"The Man's Code"
1. The universal compensation for buddies who help you move is beer.
2. Never hesitate to reach for either the last beer or the last slice of pizza -- but not both. That's just plain mean.
3. Complaining about the brand of free beer in a buddy's refrigerator is forbidden. You may gripe if the temperature is unsuitable, however.
4. Any man who brings a camera to a bachelor party may be legally killed and eaten by his fellow party goers.
5. Women who claim they "love to watch sports" must be treated as spies until they demonstrate knowledge of the game and the ability to pick a buffalo wing
clean.
6. Unless he murdered someone in your immediate family, you must bail a friend out of jail within 12 hours.
7. The minimum amount of time you have to wait for another guy who's running late is 5 minutes. For a woman, you are required to wait 10 minutes for every
point of beauty she scores on the classic 1-10 scale.
9. Before dating a buddy's ex, you are required to ask his permission and he, in return is required to grant it.
10. If a man's zipper is down, that's his problem -- you didn't see nothin'.
11. When stumbling upon other guys watching a sports event, you may always ask the score of the game in progress, but you may never ask who's playing.

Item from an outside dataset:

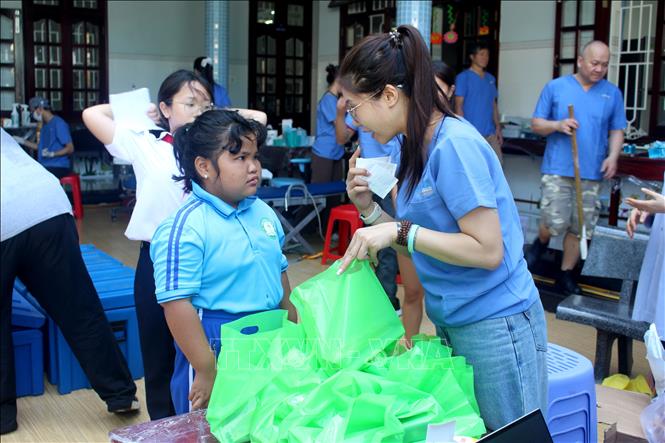 Các tình nguyện viên tư vấn, hướng dẫn trẻ hình thành thói quen vệ sinh răng miệng hằng ngày. Ảnh: Hồng Hiếu - TTXVN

12. It is permissible to consume a fruity chick drink only when you're sunning on a tropical beach ... and it's delivered by a topless supermodel ... and it's free.
13. A man in the company of a hot, suggestively dressed woman must remain sober enough to fight.
14. If you compliment a guy on his six-pack, you'd better be referring to his beer.
15. Never talk to a man in the bathroom unless you're both waiting in line. In all other situations, a nod is all the conversation you need.